GIVEN TEXT:
Pastillas de Leche
User Reviews
4.8
Pastillas de Leche
Description
Pastillas de Leche involves cooking fresh whole milk with sugar over low heat until the mixture thickens into a paste. Adding powdered milk and butter enriches the flavor and helps form a smooth, pliable dough. The lime or calamansi zest introduces a faint citrus aroma that balances the sweetness. After thickening, the mixture is cooled slightly before being divided and shaped into small logs. These are then rolled in granulated sugar for a crunchy exterior coating. The candy’s texture is soft but holds shape well, providing a pleasant contrast between the creamy center and sugary crust.
This confection is often wrapped individually in delicate paper, making it a common gift or festive treat. Its milky richness and mild citrus accent make it an enjoyable snack alongside tea or as a simple dessert. The preparation requires patience during the slow reduction stage but results in a distinctive milk candy uniquely suited to those who appreciate traditional dairy sweets with a subtle twist.
When the mixture is too soft or sticky to handle, chilling for a few minutes can help firm it up for easier shaping. Rolling the pastillas in sugar immediately after shaping helps prevent sticking and adds texture. Using fresh whole milk or carabao milk affects richness and flavor, so choosing according to preference is recommended.
Ingredients
- 5 cups milk fresh, carabao or whole cow's milk
- 1 cup sugar
- ½ teaspoon lime zest or calamansi zest
- 2 tablespoons butter
- ¾ cup powdered milk full cream
Instructions
- In a wide, nonstick skillet over low heat, combine milk and ⅔ cup of the sugar, and stir until sugar is dissolved.
- Cook, regularly stirring and scraping sides and bottom of the pan, for about 1 to 1 ½ hours or until milk is reduced and mixture turns into a thin paste.
- Add lime zest and stir to combine.
- Add butter and powdered milk and stir until smooth and well combined.
- Continue to cook for about 3 to 5 minutes or until the mixture begins to pull from sides of the pan and turns into a soft dough.
- Transfer mixture into a lightly oiled plate and allow to cool to touch.

WHAT IS EXPECTED:
Repeat word for word the stretch of the pastillas recipe from "When the mixture" through "stir to combine.". The records here have no connection to the pastillas recipe.

EXTRACTED ENTRIES:
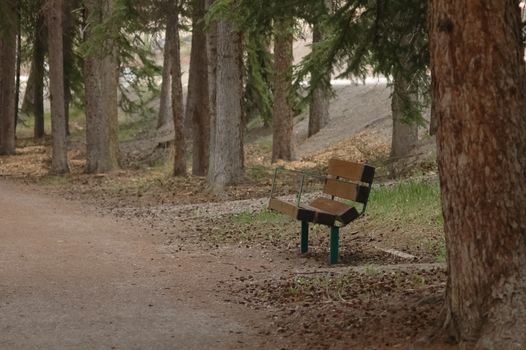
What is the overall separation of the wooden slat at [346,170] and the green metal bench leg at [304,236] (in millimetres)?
684

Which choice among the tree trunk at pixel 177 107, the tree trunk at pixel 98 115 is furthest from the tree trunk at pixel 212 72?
the tree trunk at pixel 98 115

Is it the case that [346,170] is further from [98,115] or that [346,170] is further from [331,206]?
[98,115]

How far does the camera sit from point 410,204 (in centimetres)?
1305

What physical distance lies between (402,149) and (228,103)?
6179 mm

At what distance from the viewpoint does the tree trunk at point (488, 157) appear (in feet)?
18.9

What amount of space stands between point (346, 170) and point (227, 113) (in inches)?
320

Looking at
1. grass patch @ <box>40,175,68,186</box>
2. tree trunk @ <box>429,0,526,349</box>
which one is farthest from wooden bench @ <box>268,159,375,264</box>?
grass patch @ <box>40,175,68,186</box>

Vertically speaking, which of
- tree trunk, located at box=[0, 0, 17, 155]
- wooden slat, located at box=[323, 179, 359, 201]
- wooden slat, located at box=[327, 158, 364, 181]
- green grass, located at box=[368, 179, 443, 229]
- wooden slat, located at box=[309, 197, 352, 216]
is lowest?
green grass, located at box=[368, 179, 443, 229]

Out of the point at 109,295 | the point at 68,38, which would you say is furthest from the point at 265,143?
the point at 109,295

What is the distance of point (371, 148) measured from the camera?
2692cm

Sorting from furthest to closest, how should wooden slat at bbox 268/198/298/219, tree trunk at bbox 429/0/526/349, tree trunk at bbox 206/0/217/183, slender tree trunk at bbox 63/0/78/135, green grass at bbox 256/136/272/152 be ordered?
green grass at bbox 256/136/272/152 < slender tree trunk at bbox 63/0/78/135 < tree trunk at bbox 206/0/217/183 < wooden slat at bbox 268/198/298/219 < tree trunk at bbox 429/0/526/349

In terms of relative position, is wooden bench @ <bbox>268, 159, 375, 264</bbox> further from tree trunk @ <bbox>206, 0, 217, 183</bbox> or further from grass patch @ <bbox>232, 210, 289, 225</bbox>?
tree trunk @ <bbox>206, 0, 217, 183</bbox>

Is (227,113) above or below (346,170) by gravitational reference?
above

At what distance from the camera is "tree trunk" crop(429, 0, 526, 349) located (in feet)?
18.9
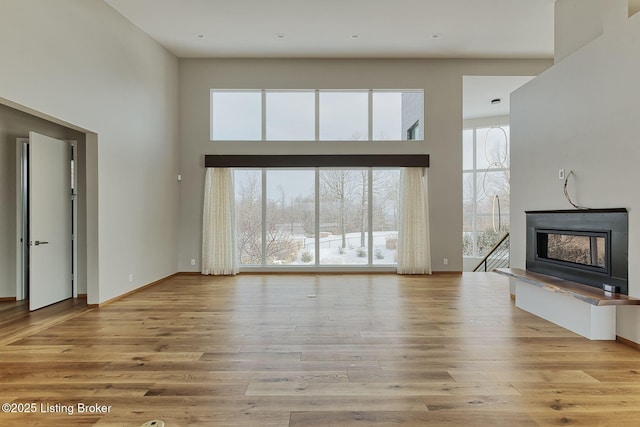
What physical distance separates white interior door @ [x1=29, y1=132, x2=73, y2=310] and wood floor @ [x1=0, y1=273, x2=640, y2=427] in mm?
384

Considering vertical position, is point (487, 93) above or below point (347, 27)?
below

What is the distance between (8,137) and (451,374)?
660 cm

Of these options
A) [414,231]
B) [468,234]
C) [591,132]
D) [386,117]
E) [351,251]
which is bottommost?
[351,251]

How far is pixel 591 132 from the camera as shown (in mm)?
3605

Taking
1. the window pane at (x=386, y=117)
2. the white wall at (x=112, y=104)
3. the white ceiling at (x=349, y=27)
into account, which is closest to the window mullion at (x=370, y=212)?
the window pane at (x=386, y=117)

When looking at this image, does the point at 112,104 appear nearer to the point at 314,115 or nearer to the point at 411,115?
the point at 314,115

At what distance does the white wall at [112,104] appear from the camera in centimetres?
369

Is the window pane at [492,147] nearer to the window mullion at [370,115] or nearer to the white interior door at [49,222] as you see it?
the window mullion at [370,115]

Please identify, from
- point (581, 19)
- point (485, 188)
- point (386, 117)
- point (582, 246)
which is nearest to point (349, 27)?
point (386, 117)

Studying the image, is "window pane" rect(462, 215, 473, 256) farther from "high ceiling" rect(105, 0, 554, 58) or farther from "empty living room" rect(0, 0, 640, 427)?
"high ceiling" rect(105, 0, 554, 58)

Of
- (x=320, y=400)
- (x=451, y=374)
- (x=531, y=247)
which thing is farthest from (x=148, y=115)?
(x=531, y=247)

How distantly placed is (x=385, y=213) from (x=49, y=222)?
5914mm

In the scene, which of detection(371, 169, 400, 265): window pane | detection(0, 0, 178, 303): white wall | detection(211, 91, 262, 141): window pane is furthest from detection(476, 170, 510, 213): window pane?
detection(0, 0, 178, 303): white wall

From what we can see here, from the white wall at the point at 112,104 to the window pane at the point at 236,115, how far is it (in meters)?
0.83
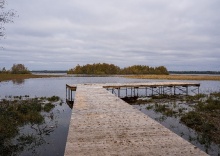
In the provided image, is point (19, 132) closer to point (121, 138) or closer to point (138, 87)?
point (121, 138)

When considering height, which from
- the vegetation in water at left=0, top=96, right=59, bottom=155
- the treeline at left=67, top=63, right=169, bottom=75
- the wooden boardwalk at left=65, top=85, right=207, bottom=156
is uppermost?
the treeline at left=67, top=63, right=169, bottom=75

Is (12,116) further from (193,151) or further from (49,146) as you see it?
(193,151)

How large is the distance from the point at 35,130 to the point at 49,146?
255cm

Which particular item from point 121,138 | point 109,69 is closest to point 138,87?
point 121,138

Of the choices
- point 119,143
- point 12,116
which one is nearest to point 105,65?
point 12,116

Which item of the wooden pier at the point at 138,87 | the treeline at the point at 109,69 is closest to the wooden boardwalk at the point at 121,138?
the wooden pier at the point at 138,87

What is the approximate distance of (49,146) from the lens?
30.7ft

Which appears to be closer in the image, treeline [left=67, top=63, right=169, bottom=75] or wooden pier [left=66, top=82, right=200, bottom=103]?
wooden pier [left=66, top=82, right=200, bottom=103]

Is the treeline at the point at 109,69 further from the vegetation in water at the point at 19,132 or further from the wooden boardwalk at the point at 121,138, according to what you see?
the wooden boardwalk at the point at 121,138

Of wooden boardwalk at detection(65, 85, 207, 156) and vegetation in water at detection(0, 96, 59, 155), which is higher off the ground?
wooden boardwalk at detection(65, 85, 207, 156)

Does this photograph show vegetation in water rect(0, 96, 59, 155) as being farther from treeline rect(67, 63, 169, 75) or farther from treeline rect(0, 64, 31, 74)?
treeline rect(67, 63, 169, 75)

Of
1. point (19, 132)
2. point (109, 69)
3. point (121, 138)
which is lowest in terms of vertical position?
point (19, 132)

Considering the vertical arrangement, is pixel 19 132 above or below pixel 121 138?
below

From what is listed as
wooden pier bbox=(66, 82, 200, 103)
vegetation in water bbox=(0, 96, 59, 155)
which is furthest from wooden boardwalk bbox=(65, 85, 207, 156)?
wooden pier bbox=(66, 82, 200, 103)
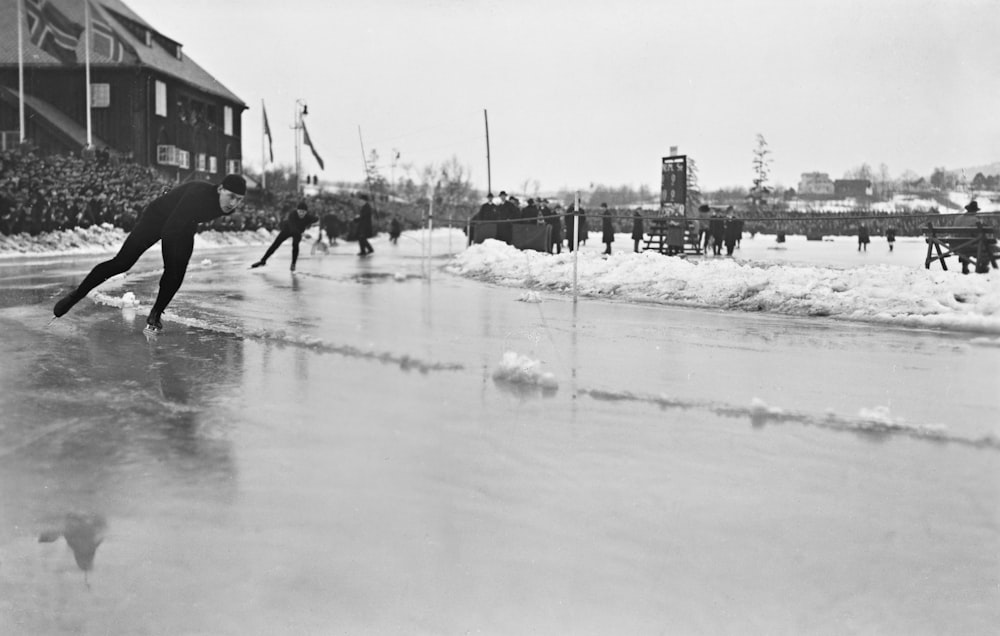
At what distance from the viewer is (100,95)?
52906 mm

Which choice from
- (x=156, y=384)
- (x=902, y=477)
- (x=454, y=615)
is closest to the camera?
(x=454, y=615)

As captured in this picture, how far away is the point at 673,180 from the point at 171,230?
22.6 meters

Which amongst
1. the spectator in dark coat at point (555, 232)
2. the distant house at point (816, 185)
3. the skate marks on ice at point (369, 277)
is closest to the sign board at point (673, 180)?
the spectator in dark coat at point (555, 232)

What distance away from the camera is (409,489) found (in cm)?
427

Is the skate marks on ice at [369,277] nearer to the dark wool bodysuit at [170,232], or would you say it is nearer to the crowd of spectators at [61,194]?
the dark wool bodysuit at [170,232]

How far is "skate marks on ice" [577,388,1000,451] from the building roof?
1760 inches

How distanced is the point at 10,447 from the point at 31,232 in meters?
25.6

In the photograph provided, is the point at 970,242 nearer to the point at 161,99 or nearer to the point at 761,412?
the point at 761,412

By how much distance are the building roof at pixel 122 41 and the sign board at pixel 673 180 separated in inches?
1126

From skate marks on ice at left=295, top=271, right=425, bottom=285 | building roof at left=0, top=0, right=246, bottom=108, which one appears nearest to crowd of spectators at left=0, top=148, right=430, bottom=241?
skate marks on ice at left=295, top=271, right=425, bottom=285

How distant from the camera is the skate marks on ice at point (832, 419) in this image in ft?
18.3

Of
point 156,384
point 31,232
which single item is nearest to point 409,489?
point 156,384

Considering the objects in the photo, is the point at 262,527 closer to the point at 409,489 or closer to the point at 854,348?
the point at 409,489

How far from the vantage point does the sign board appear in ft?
97.0
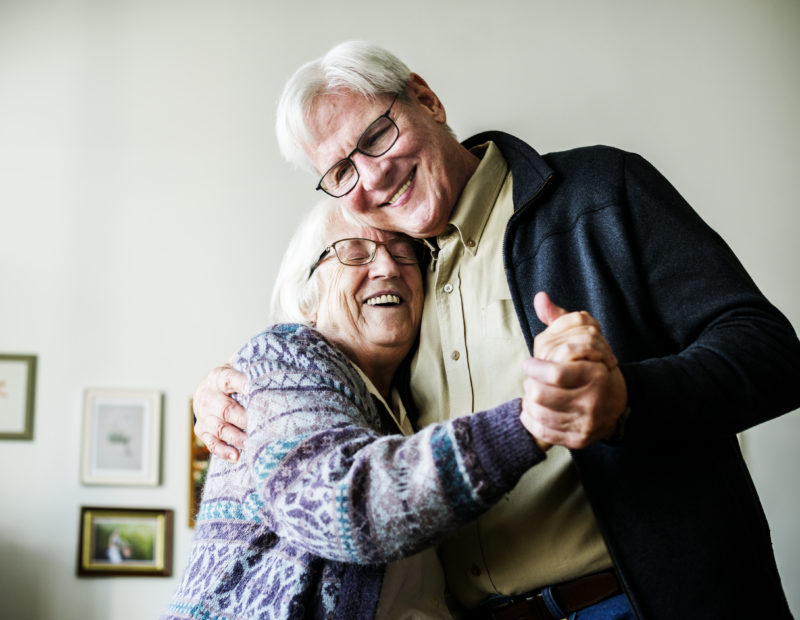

WRITTEN ANSWER:
When the mixture is too soft or sticky to handle, chilling for a few minutes can help firm it up for easier shaping. Rolling the pastillas in sugar immediately after shaping helps prevent sticking and adds texture. Using fresh whole milk or carabao milk affects richness and flavor, so choosing according to preference is recommended.
Ingredients
- 5 cups milk fresh, carabao or whole cow's milk
- 1 cup sugar
- ½ teaspoon lime zest or calamansi zest
- 2 tablespoons butter
- ¾ cup powdered milk full cream
Instructions
- In a wide, nonstick skillet over low heat, combine milk and ⅔ cup of the sugar, and stir until sugar is dissolved.
- Cook, regularly stirring and scraping sides and bottom of the pan, for about 1 to 1 ½ hours or until milk is reduced and mixture turns into a thin paste.
- Add lime zest and stir to combine.